Supplied text
>> Begin

[R-sig-Geo] Current options for creating/querying vector data WITHOUT loading them into memory?

Jonathan Greenberg jgrn at illinois.edu
Fri Jan 17 19:56:31 CET 2014


Across all vector formats, which do you think would be a good
intermediate between in-memory Spatial* and PostGIS?  I'd put a few
stipulations:
1) The format should be open source and supported by existing APIs (OGR/rgeos)
2) It should be portable (file-based)
3) It should be "scalable" (able to support arbitrarily large vector databases)

Cheers!

--j

On Thu, Jan 16, 2014 at 2:49 PM, Tim Keitt <tkeitt at utexas.edu> wrote:
>
>
>
> On Thu, Jan 16, 2014 at 1:40 PM, Jonathan Greenberg <jgrn at illinois.edu>
> wrote:
>>
>> I've wondered if it would be possible to do something like what Robert
>> did with the raster() package, where the analysis (read/write) was
>> being done on-demand on the data rather than entirely in-memory.

>> End

Task prompt
Please continue the R-sig-Geo thread above on querying vector data without loading it into memory, starting right after its last quoted line.

Provided information
>> Begin

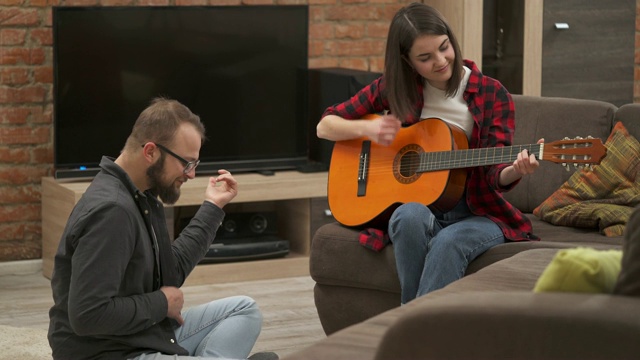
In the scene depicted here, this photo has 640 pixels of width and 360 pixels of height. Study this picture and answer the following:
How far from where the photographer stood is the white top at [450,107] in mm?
3496

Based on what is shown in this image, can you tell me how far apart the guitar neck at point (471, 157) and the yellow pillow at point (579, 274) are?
1357 mm

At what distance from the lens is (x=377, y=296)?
11.6ft

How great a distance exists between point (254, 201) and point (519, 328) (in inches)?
133

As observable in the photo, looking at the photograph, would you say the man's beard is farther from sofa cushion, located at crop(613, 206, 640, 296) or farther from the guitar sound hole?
sofa cushion, located at crop(613, 206, 640, 296)

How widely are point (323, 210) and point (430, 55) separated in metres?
1.70

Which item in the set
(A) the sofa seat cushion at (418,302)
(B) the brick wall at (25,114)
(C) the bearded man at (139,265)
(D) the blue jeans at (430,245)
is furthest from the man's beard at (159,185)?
(B) the brick wall at (25,114)

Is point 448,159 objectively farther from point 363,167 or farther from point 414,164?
point 363,167

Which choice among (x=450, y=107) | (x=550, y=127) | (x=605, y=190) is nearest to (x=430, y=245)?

>> End

Result of this exercise
>> Vector data is, of course, much more complicated to come up with
>> elegant solutions than raster data, but I think some basic
>> functionality would be great.  Perhaps spatialite as a backbone (since
>> you can easily install sqlite executable via the Rsqlite package, and
>> there is a now-abandoned but available code base in
>> http://cran.r-project.org/web/packages/SQLiteMap/ (I spoke to the
>> developer who said he won't be updating it) that might allow for a
>> relatively easy cross-platform install of the spatialite addon.
>> Something that would fill in the gap between the Spatial* classes
>> (which won't scale to large datasets) and PostGIS (which requires much
>> more complex installation requirements)?
>>
>> How does spatialite perform in terms of large queries?  I imagine not
>> as well as PostGIS, but does it at least scale memory-wise on most
>> standard queries?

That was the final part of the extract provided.